The accident airplane was operated as part of the Geico Skytypers Air Show Team, which was comprised of six North American SNJ-2 airplanes. The accident occurred during a practice flight for the Great Pocono Raceway Airshow.
The flight was initiated with a formation takeoff, which consisted of three, two-airplane elements (sections) with each element taking off at 15-second intervals. The accident pilot was leading the 2nd element, and the accident airplane was the No. 3 airplane in the formation. All communications were conducted for the flight by the flight leader in the No. 1 airplane, using the call sign “SKYTYPE 1.” At 1234:43, ATC cleared SKYTYPE 1 for takeoff from Runway 4. At 12:35:45, SKYTYPE 1 reported that they would be rolling momentarily. At 1237:44, SKYTYPE 1 advised the tower controller that they were coming around to land on Runway 4. ATC acknowledged SKYTYPE 1 and advised them they were cleared to land on any runway. At 1238:03, SKYTYPE1 advised the controller that they had an aircraft down at the departure end of runway 4.
According to the flight leader, after takeoff, about 100 feet above ground level, the No. 3 airplane made a left turn, the nose went down, and the airplane departed controlled flight. The smoke system then turned on, and the airplane impacted the ground.
According to the pilot in the No. 4 airplane, who was the accident pilot’s wingman in the 2nd section, they had just taken off, and he was sliding into position on the right side of the No. 3 airplane.

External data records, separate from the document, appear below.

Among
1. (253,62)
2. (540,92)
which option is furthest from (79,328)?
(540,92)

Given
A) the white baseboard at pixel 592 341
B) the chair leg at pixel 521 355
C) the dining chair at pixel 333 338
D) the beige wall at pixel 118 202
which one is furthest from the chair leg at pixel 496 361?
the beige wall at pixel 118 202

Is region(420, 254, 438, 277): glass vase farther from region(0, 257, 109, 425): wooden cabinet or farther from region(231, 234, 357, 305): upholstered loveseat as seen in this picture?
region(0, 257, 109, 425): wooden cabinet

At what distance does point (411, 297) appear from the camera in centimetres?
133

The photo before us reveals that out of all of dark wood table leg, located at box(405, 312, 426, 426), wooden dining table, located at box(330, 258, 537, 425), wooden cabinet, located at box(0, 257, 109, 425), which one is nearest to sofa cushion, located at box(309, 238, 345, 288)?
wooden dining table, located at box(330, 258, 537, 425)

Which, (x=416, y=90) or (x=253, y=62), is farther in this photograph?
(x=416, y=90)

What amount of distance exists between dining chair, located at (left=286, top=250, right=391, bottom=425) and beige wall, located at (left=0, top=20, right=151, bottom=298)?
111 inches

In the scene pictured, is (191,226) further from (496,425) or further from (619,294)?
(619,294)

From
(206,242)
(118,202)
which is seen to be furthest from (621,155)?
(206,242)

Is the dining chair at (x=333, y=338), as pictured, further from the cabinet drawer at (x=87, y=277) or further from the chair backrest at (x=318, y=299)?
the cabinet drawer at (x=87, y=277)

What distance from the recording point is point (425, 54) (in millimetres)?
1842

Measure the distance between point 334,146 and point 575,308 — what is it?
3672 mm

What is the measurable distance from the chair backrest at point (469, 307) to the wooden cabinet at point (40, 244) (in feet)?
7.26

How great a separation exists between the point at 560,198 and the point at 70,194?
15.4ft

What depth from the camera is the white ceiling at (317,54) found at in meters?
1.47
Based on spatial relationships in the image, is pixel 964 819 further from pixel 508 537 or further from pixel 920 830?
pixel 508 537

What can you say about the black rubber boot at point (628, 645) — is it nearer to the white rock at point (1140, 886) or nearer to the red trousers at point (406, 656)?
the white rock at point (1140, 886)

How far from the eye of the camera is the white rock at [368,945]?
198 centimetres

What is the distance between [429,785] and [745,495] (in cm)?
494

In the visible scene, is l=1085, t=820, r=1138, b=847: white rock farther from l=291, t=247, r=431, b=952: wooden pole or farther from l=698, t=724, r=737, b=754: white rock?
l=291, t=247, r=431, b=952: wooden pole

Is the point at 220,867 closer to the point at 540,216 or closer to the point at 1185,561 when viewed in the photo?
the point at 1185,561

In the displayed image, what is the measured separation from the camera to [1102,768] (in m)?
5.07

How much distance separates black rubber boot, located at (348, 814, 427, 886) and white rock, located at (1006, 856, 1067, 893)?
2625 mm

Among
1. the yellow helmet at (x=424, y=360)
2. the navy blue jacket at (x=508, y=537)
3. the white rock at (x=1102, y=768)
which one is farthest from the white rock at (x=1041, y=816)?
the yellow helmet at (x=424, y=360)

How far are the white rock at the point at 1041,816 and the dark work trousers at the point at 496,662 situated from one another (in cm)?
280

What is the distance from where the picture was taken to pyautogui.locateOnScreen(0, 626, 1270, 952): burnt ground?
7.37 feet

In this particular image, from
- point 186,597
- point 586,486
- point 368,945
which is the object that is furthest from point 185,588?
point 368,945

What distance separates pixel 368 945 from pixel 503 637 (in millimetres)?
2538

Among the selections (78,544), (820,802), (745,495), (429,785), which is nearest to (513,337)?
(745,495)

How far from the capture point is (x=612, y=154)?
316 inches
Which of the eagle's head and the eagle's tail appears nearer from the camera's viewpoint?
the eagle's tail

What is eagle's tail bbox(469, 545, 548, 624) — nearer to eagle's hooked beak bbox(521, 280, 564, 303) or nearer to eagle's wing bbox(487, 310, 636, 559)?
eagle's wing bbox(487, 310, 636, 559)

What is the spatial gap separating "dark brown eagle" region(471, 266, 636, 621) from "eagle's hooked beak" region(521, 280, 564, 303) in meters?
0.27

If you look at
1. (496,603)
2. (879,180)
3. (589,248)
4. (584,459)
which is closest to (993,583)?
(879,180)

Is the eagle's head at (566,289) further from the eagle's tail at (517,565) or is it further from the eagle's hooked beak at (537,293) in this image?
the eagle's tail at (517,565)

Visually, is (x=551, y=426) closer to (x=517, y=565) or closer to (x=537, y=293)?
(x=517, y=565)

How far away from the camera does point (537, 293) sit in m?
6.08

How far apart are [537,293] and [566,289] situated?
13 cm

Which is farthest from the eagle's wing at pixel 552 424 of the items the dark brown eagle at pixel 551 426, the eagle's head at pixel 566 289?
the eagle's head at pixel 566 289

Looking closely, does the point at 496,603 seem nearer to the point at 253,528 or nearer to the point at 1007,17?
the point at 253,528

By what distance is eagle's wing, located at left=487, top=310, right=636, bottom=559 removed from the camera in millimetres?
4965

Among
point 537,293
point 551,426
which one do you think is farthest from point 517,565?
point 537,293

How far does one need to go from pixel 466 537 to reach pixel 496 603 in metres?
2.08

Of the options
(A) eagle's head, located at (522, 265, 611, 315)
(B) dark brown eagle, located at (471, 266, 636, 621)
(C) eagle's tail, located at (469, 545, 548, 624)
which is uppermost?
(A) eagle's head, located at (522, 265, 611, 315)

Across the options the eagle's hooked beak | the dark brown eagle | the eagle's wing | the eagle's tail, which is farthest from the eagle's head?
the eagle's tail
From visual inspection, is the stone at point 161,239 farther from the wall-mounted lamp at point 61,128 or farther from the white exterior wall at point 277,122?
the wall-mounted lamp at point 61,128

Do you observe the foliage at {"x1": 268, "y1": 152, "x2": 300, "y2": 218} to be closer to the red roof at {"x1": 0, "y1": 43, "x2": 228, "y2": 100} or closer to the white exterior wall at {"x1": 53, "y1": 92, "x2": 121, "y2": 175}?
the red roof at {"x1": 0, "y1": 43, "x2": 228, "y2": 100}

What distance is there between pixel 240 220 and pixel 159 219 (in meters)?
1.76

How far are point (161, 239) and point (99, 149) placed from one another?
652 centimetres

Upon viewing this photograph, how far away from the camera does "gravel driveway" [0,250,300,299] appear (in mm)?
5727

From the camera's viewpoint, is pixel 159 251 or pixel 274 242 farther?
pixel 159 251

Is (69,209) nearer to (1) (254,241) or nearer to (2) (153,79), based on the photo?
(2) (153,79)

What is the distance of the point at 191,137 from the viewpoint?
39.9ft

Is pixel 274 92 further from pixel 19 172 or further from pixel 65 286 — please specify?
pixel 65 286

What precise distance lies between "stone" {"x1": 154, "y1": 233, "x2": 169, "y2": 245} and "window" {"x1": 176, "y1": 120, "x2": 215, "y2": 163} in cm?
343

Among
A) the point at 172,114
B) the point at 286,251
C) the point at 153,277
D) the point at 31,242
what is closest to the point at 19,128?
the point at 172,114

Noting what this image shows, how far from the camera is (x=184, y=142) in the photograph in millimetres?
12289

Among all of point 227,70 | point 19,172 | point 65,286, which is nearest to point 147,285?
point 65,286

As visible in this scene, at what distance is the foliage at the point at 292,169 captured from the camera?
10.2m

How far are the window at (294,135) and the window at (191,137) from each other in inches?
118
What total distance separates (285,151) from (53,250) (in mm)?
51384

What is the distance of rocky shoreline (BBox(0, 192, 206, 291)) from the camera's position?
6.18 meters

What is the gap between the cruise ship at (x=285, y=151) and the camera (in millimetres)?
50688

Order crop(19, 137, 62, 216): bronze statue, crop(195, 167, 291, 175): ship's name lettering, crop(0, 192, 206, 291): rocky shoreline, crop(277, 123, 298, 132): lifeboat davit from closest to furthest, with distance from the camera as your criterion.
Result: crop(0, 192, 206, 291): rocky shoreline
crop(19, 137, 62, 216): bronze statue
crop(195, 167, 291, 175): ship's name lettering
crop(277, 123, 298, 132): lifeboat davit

Normally at that point, the accident pilot would look at him to check that his landing gear was up; but he did not. The pilot in the No. 4 airplane noted that the accident airplane’s landing gear was retracting and the airplane was starting to decelerate. He also heard, over the radio frequency that they used for communication between the airplanes, the accident pilot transmit, “Three’s got an emergency.” The No. 3 airplane turned to the left, and as it rolled through about 20° of bank, the airplane slowed further, and the bank continued to increase as the airplane descended. The smoke system then came on, the airplane impacted the ground, and a post-impact fire ensued.
A video provided by a witness on the ground captured popping noises similar to back-firing of the engine before the airplane turned left and pitched down to ground contact. No black smoke was observed emanating from the airplane before the accident. PERSONNEL INFORMATIONAt the time of the accident, the pilot was employed as a first officer for a 14 CFR Part 121 air carrier. The pilot was a graduate of the United States Air Force Academy and had served in the United States Air Force (USAF). During his time in the USAF, he flew the T-34C, T-6 (Texan II), C-5, C-21, and MC-12. He held type ratings for several transport category airplanes and also held a flight instructor certificate with ratings for airplane single and multiengine, instrument airplane, and glider. His most recent FAA first-class medical certificate was issued on January 4, 2021. On that date, he reported that he had accrued 7,006 total flight hours. AIRCRAFT INFORMATIONThe accident airplane was a low-wing monoplane of conventional metal construction. It was equipped with retractable landing gear, wing flaps, and a two-blade, constant speed propeller. It was powered by a 600-horsepower, Pratt & Whitney R-1340-AN-1, 9-cylinder, air cooled, radial engine.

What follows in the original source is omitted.